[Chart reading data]
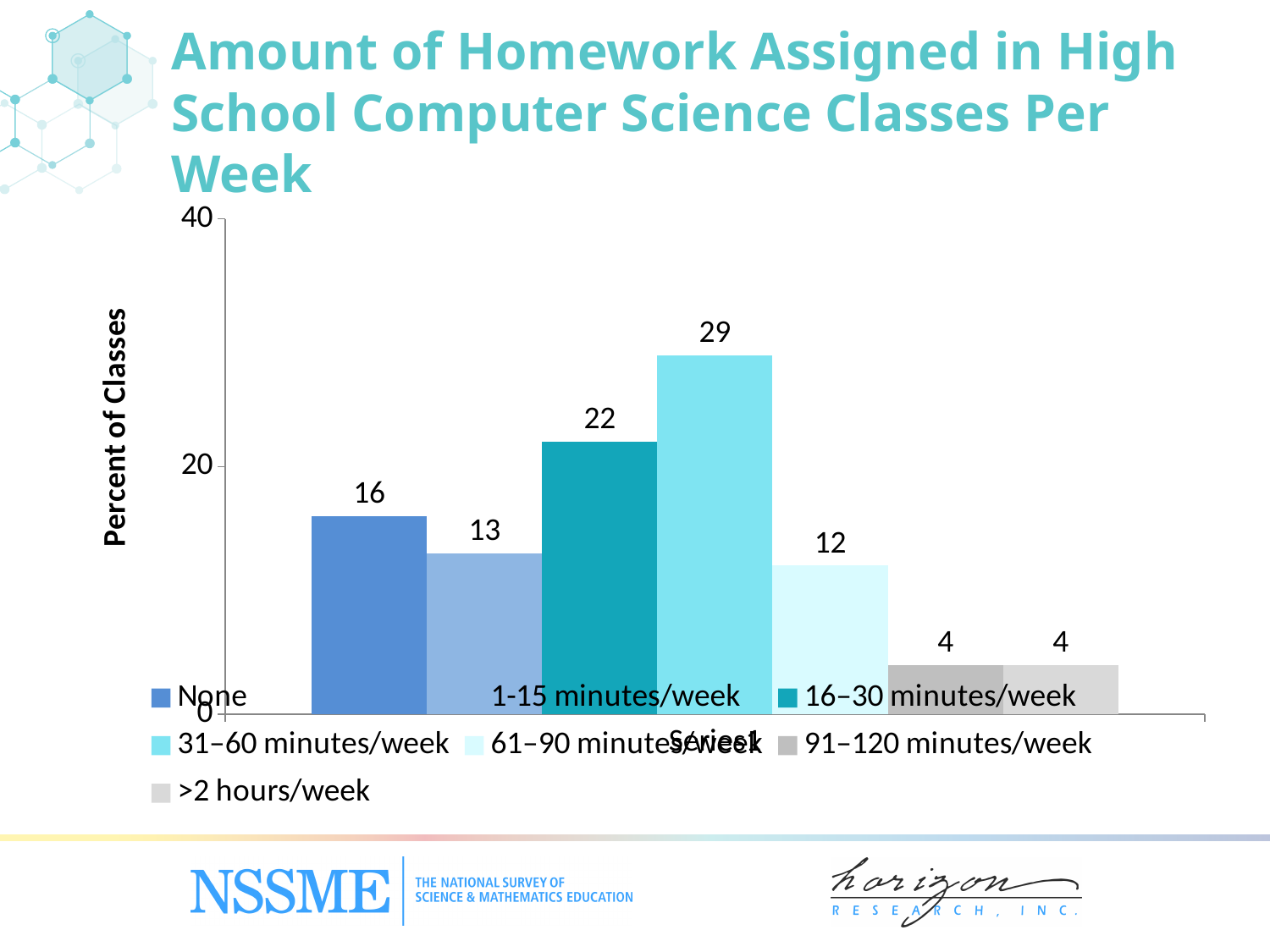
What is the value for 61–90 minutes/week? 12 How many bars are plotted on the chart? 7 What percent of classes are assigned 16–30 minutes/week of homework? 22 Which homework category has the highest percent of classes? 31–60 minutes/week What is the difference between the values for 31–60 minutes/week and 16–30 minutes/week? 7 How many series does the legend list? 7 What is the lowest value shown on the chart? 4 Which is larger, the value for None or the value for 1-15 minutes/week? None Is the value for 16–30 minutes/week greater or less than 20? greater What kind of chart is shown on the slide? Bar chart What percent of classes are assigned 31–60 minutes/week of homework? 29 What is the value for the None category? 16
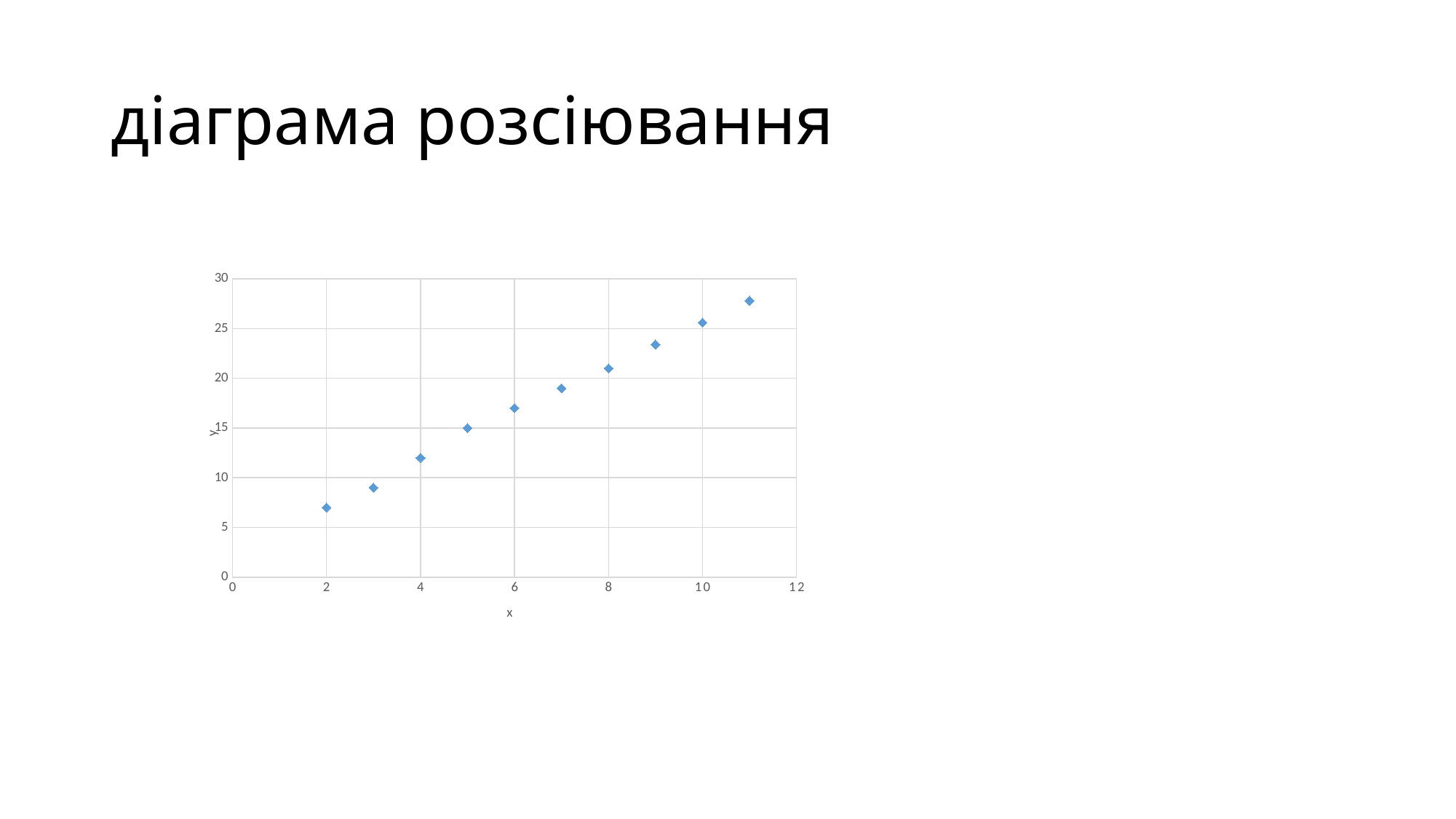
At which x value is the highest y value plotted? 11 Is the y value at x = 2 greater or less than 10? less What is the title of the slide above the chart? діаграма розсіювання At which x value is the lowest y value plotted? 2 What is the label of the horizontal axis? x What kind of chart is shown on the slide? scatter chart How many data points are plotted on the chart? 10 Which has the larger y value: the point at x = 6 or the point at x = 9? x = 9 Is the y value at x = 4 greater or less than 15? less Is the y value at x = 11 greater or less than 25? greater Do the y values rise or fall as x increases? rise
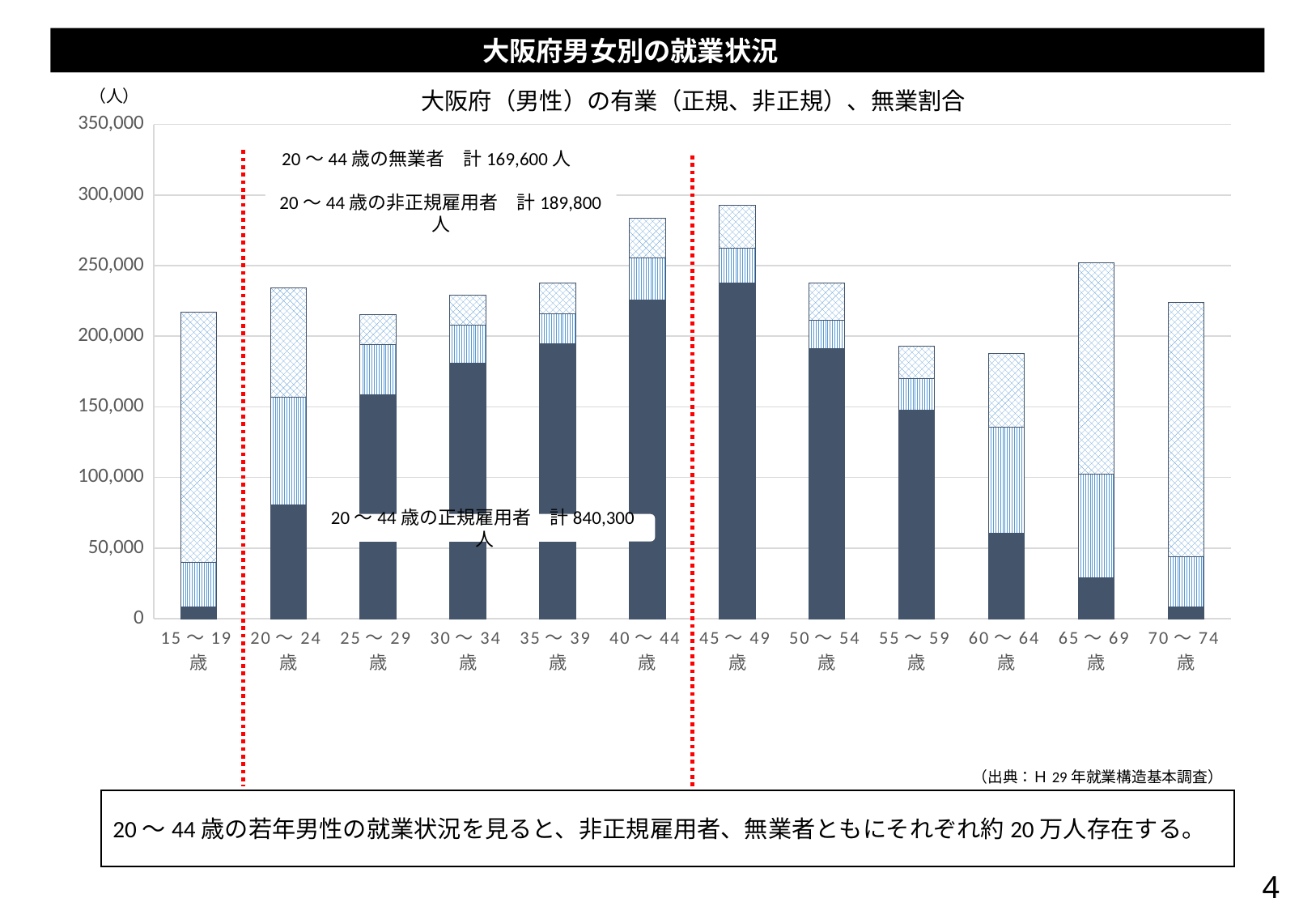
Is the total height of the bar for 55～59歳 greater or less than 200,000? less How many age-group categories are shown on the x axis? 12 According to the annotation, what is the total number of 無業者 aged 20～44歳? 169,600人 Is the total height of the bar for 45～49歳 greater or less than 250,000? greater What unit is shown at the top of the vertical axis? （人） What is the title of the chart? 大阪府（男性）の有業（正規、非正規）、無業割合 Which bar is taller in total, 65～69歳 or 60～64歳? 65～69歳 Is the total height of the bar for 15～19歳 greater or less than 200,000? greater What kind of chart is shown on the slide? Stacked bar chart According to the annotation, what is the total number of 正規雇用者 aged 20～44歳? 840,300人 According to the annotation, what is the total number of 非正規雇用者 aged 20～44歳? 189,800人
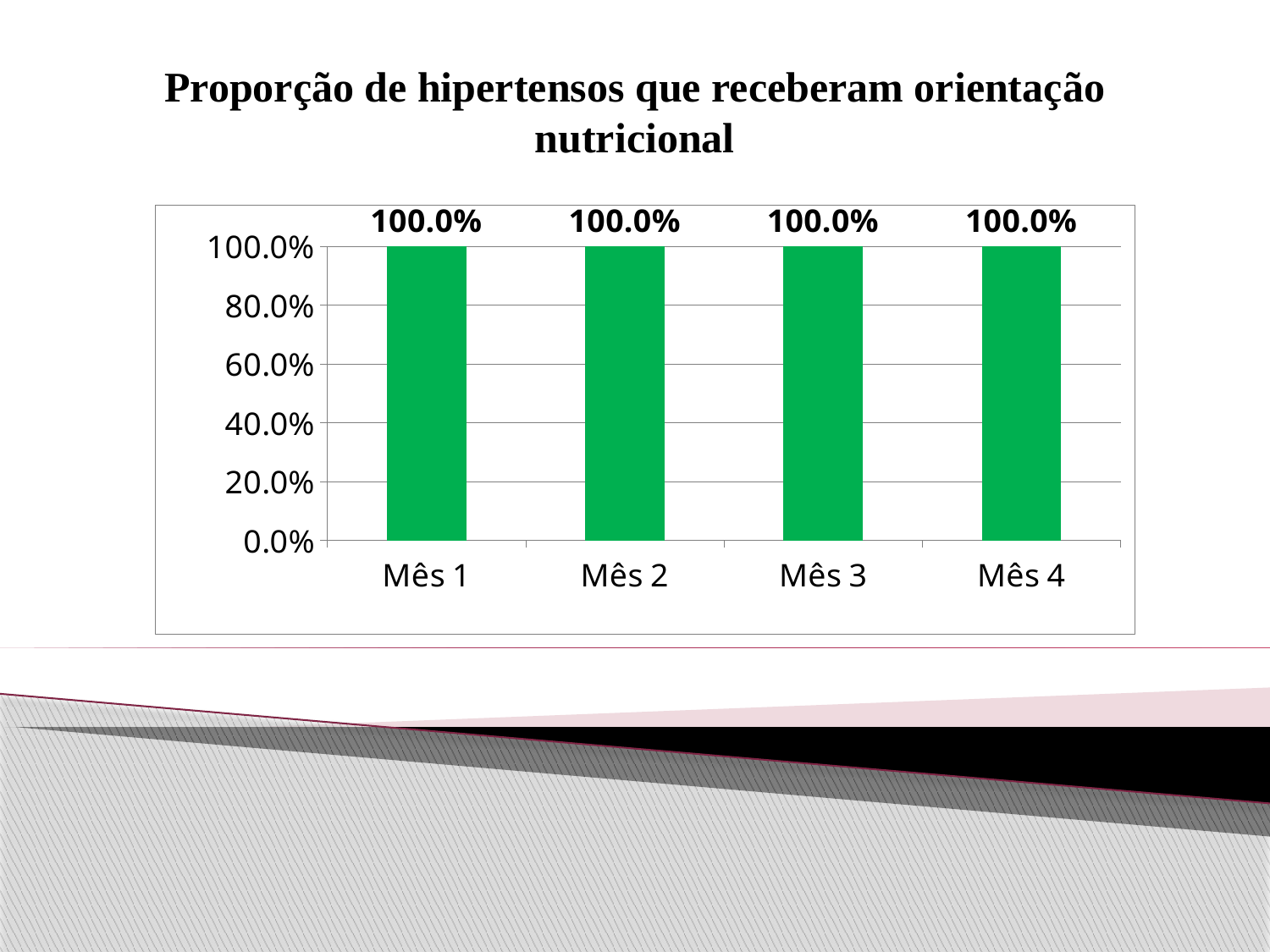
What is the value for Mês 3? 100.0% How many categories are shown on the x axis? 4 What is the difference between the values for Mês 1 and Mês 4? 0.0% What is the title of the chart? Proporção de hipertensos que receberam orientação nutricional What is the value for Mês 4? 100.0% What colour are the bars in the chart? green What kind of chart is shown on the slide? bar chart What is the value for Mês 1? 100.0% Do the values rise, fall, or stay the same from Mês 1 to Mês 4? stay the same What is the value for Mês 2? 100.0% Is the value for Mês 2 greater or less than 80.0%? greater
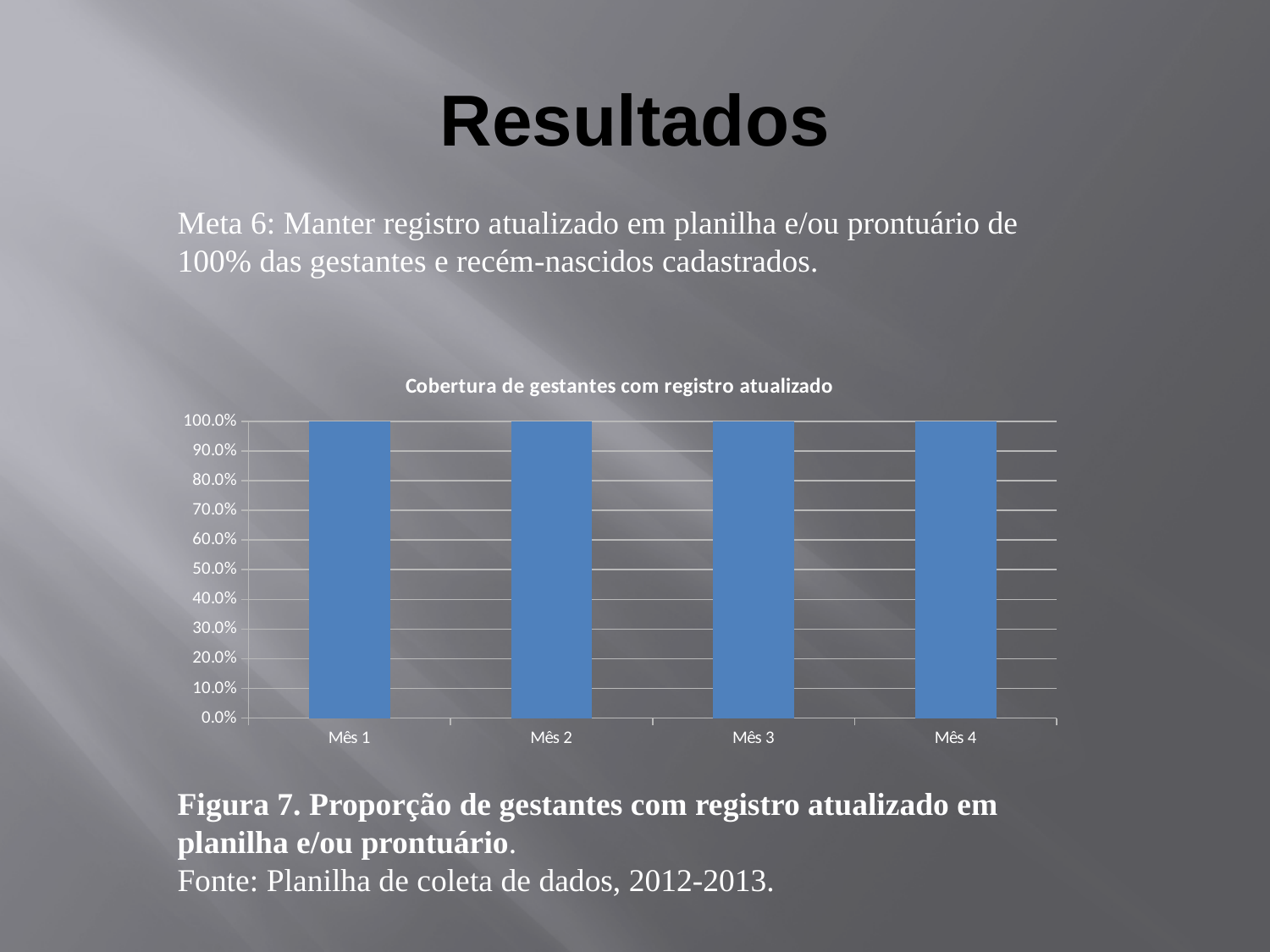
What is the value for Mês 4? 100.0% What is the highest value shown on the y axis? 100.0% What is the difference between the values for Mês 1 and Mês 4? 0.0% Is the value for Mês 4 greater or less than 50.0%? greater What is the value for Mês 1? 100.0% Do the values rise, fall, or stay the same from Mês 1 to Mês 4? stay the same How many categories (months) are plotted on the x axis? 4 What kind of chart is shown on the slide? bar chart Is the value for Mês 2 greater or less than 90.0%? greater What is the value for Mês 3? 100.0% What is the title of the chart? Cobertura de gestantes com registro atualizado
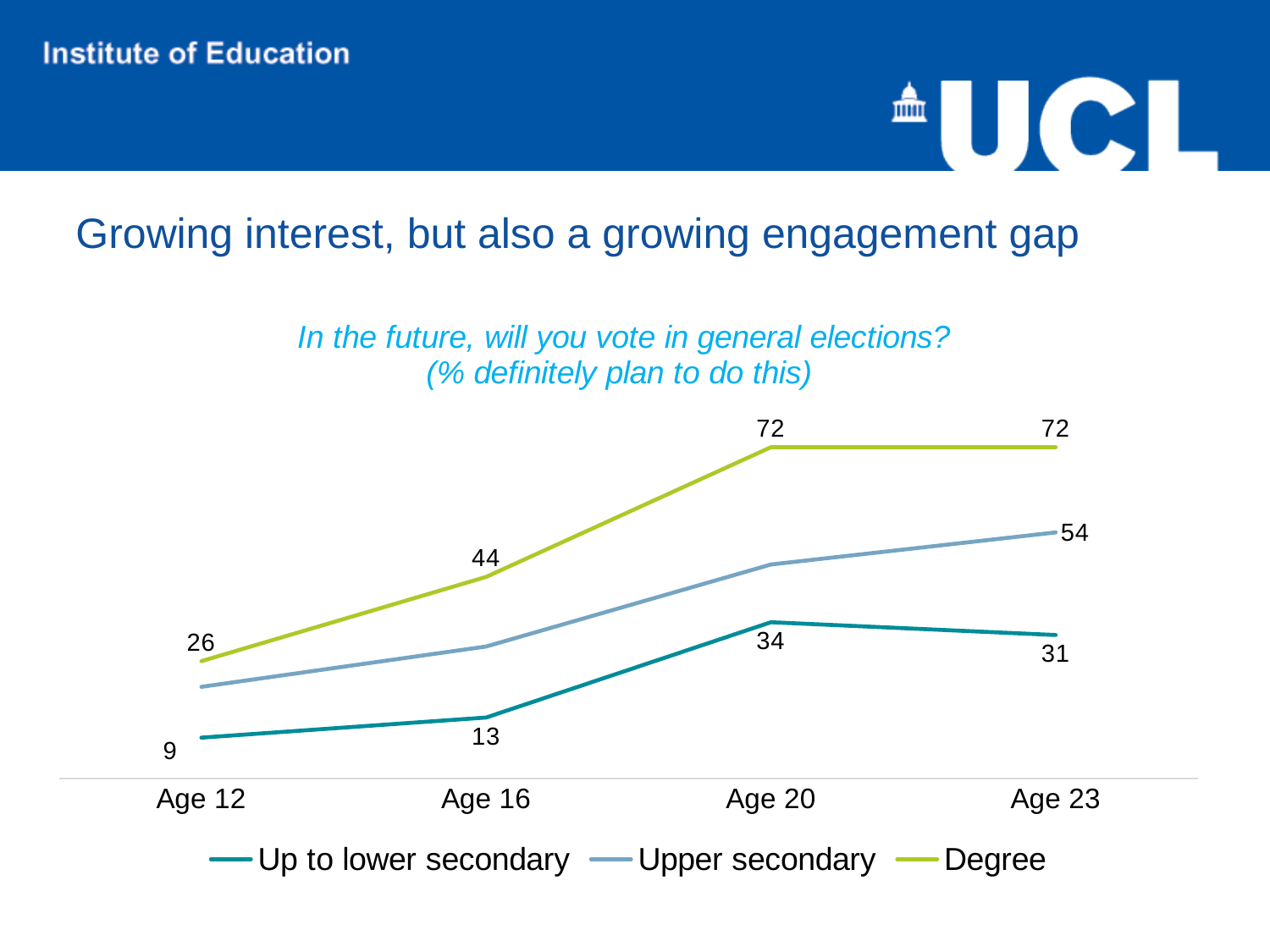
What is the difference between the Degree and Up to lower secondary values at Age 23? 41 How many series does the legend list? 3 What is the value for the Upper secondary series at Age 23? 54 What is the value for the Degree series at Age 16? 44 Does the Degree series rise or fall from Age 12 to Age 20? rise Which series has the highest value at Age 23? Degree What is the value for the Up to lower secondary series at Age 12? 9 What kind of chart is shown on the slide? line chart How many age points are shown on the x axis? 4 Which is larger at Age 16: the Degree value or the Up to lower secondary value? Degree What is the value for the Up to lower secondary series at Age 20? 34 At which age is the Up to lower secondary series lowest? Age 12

TO-DO ITEM >> Show every line above that contains the word "same". Case counts.

RESPONSE AREA >>
What is the value for Mês 3? 100.0% How many categories are shown on the x axis? 4 What is the difference between the values for Mês 1 and Mês 4? 0.0% What is the title of the chart? Proporção de hipertensos que receberam orientação nutricional What is the value for Mês 4? 100.0% What colour are the bars in the chart? green What kind of chart is shown on the slide? bar chart What is the value for Mês 1? 100.0% Do the values rise, fall, or stay the same from Mês 1 to Mês 4? stay the same What is the value for Mês 2? 100.0% Is the value for Mês 2 greater or less than 80.0%? greater
What is the value for Mês 4? 100.0% What is the highest value shown on the y axis? 100.0% What is the difference between the values for Mês 1 and Mês 4? 0.0% Is the value for Mês 4 greater or less than 50.0%? greater What is the value for Mês 1? 100.0% Do the values rise, fall, or stay the same from Mês 1 to Mês 4? stay the same How many categories (months) are plotted on the x axis? 4 What kind of chart is shown on the slide? bar chart Is the value for Mês 2 greater or less than 90.0%? greater What is the value for Mês 3? 100.0% What is the title of the chart? Cobertura de gestantes com registro atualizado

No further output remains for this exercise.